For example, they start very similarly to the DeepSeek R1 paper where they use SFT warmup with long CoTs via rejection sampling (what DeepSeek calls the “cold start” SFT phase). They focus on behaviors in the data, including planning, evaluation, reflection, and exploration and it helps final performance.

As we move into the rest of the process, it gets more interesting.

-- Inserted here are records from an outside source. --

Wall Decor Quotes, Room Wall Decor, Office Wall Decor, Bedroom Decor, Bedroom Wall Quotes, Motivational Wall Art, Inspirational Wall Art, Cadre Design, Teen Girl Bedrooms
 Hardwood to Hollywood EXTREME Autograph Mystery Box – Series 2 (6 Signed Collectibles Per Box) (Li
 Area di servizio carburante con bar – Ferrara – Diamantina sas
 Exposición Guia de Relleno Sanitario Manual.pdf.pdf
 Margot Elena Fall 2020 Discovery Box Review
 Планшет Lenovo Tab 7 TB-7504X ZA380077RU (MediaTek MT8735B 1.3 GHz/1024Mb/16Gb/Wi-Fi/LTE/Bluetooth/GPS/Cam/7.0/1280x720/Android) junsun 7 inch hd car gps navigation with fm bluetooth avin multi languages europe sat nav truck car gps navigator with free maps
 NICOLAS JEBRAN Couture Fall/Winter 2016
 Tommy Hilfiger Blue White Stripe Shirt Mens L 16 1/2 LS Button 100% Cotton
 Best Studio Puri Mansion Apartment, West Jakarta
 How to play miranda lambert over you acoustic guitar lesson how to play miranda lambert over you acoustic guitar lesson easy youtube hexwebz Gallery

They don’t use GRPO, but rather use a variant of online policy mirror descent (still a policy-gradient algorithm) and also do not use a value function but rather a Monte Carlo reward baseline that is very similar in spirit to GRPO, but not for advantage directly, shown below:

With this, they also use a length penalty where they “promote shorter responses and penalize longer responses among correct ones, while explicitly penalizing long responses with incorrect answers.” This is a trick for stability, and they even acknowledge that it slows down training early on and they slowly add this reward in during training. Seems tricky, as we will discuss later with tradeoffs of DAPO and Dr. GRPO.

Despite what we discussed on designing the dataset to have coverage across difficulty so that learning is more straightforward, they also use data sequencing strategies to help the model learn. It is an explicit curriculum where they start training on easier tasks AND re-sample tasks the model is underperforming at more in training. Like many of the implementations here, they feel like tricks to eek out more performance and not everlasting changes due to the complexity.

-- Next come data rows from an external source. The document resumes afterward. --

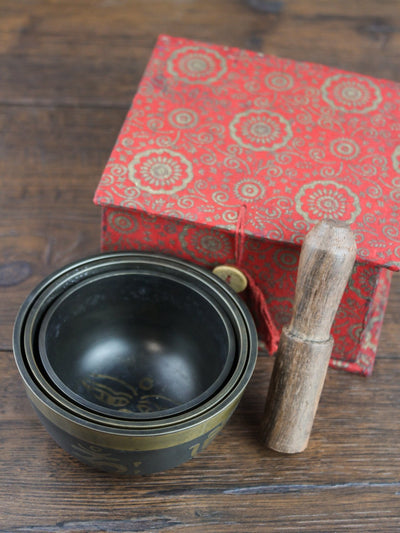 Singing Bowls Default Gift Set of 3 Singing Bowls gb003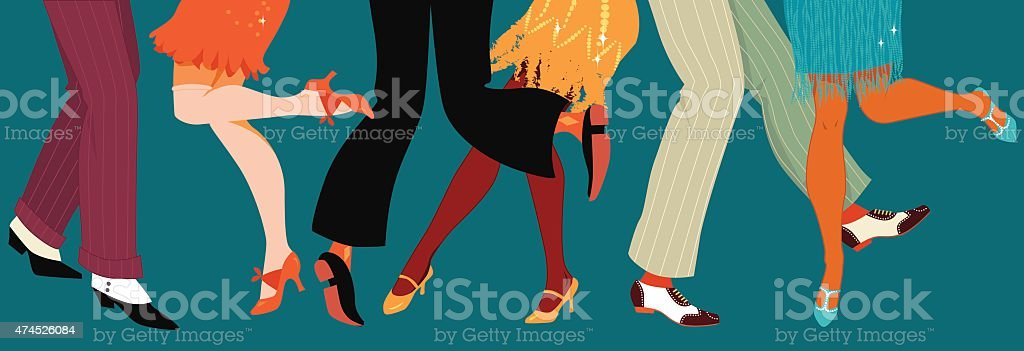 1920s style party vector art illustration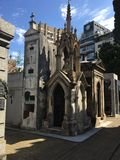 Cemetery La Recoleta. Tombs and Mausoleums at the La Recoleta Cemetery in Buenos Aires royalty free stock images
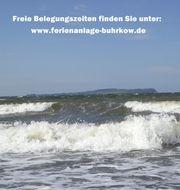 Ostsee, Rügen 2X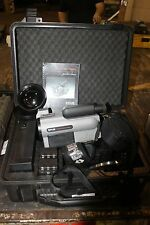 FLIR Thermacam   Color Infrared Thermal Imaging Camera WITH AGEMA 570 LENS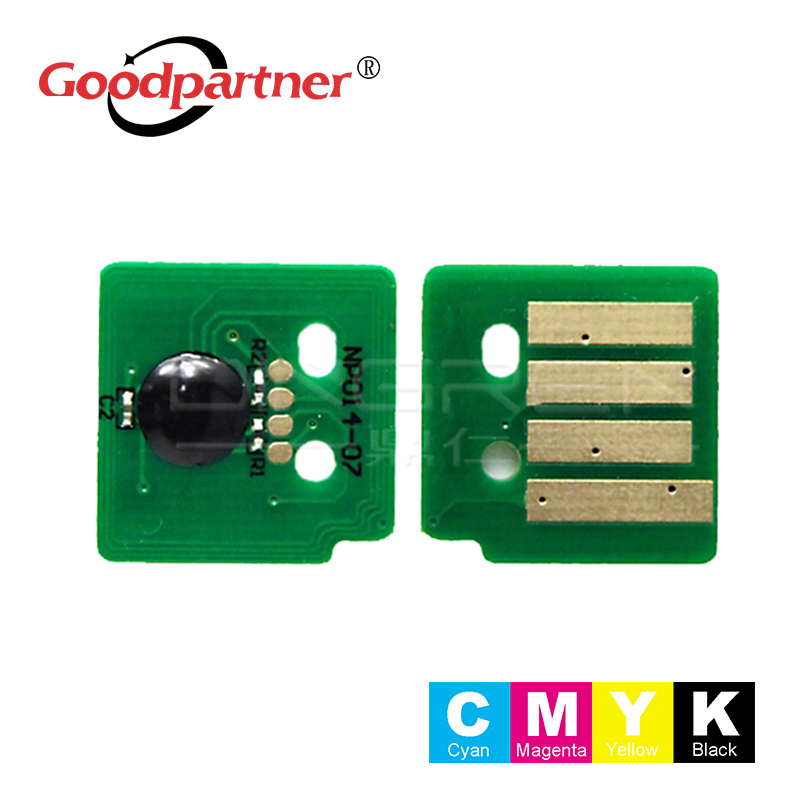 Color WC7425 Printer Toner Cartridge Reset Chip for DocuCentre-III DCC III W7425 W7428 W7435 7425 7428 7435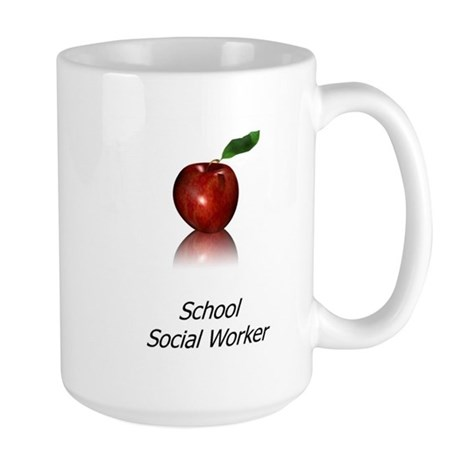School Social Worker Large Mug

They include a nice RL training plot on a smaller, intermediate experiment they ran.

Ablation on model size (without saying how big the models are)

Notably, although the larger model initially outperforms the smaller one, the smaller model can achieve comparable performance by utilizing longer CoTs optimized through RL. However, the larger model generally shows better token efficiency than the smaller model.

Their takeaways of this on the final usefulness of the models is interesting and in line with a lot of the recent RL literature:

This also indicates that if one targets the best possible performance, scaling the context length of a larger model has a higher upper bound and is more token efficient. However, if test-time compute has a budget, training smaller models with a larger context length may be viable solutions.

The paper has more details on their SFT dataset, RL infrastructure, long to short CoT distillation, and more experiments that you can dive into if it interests you! Be warned that a lot of the long tail of detail they discuss haven’t been replicated elsewhere.

2. Open-Reasoner-Zero: An Open Source Approach to Scaling Up Reinforcement Learning on the Base Model

EDIT: Two hours after release the authors released a major update to their paper, which you can find here (or read the announcement). It has better results numerically, new models, and an improved codebase.

The contribution of this paper was primarily to be the first one that showed very strong results with RL on a base model.

In fact, with a Qwen 32B base model, they showed that they could match the performance of the Qwen 32B RL model that DeepSeek trained and mentioned in their distillation section. This RL model mentioned in the DeepSeek paper was not as big of a talking point because the same table shows that DeepSeek found far higher performance in distilling reasoning into models of this size (rather than starting with RL).

Relevant excerpt from the R1 paper: https://arxiv.org/pdf/2501.12948

Here, the problem is that not all RL steps are equal. It depends heavily on:

How big of a batch size is used for RL. A bigger batch size means fewer steps.
How many gradient steps are used per step. More gradient steps can lead to more learning, but also more instability.
Dataset matching for a specific model. DeepSeek likely used the same dataset they needed for the DeepSeek base, which could be less well suited to Qwen models (and learn more slowly).

Still, OpenReasonerZero was one of those papers that really confirmed that a lot of what we are working on here is very accessible to study.

On data distributions

The core success of this work is in making it crystal clear how important data is for learning. Going per section, the authors describe sourcing from relevant domains (or making new data when they need it):

We collect public data from various sources, including AIME (up to 2023), MATH, Numina-Math collection [9], Tulu3 MATH [10], and other open-source datasets. Based on source and problem difficulty, we retrieve AMC, AIME, Math, Olympiads, and AoPS forum components as our difficult level prompts to ensure appropriate difficulty levels.
We synthesize additional reasoning tasks using programmatic approaches to augment the dataset.

Filtering the dataset of ill-suited formats:

We exclude problems that are challenging to evaluate with our rule-based reward function, such as multiple-choice and proof-oriented problems, ensuring accurate and consistent reward computation during training.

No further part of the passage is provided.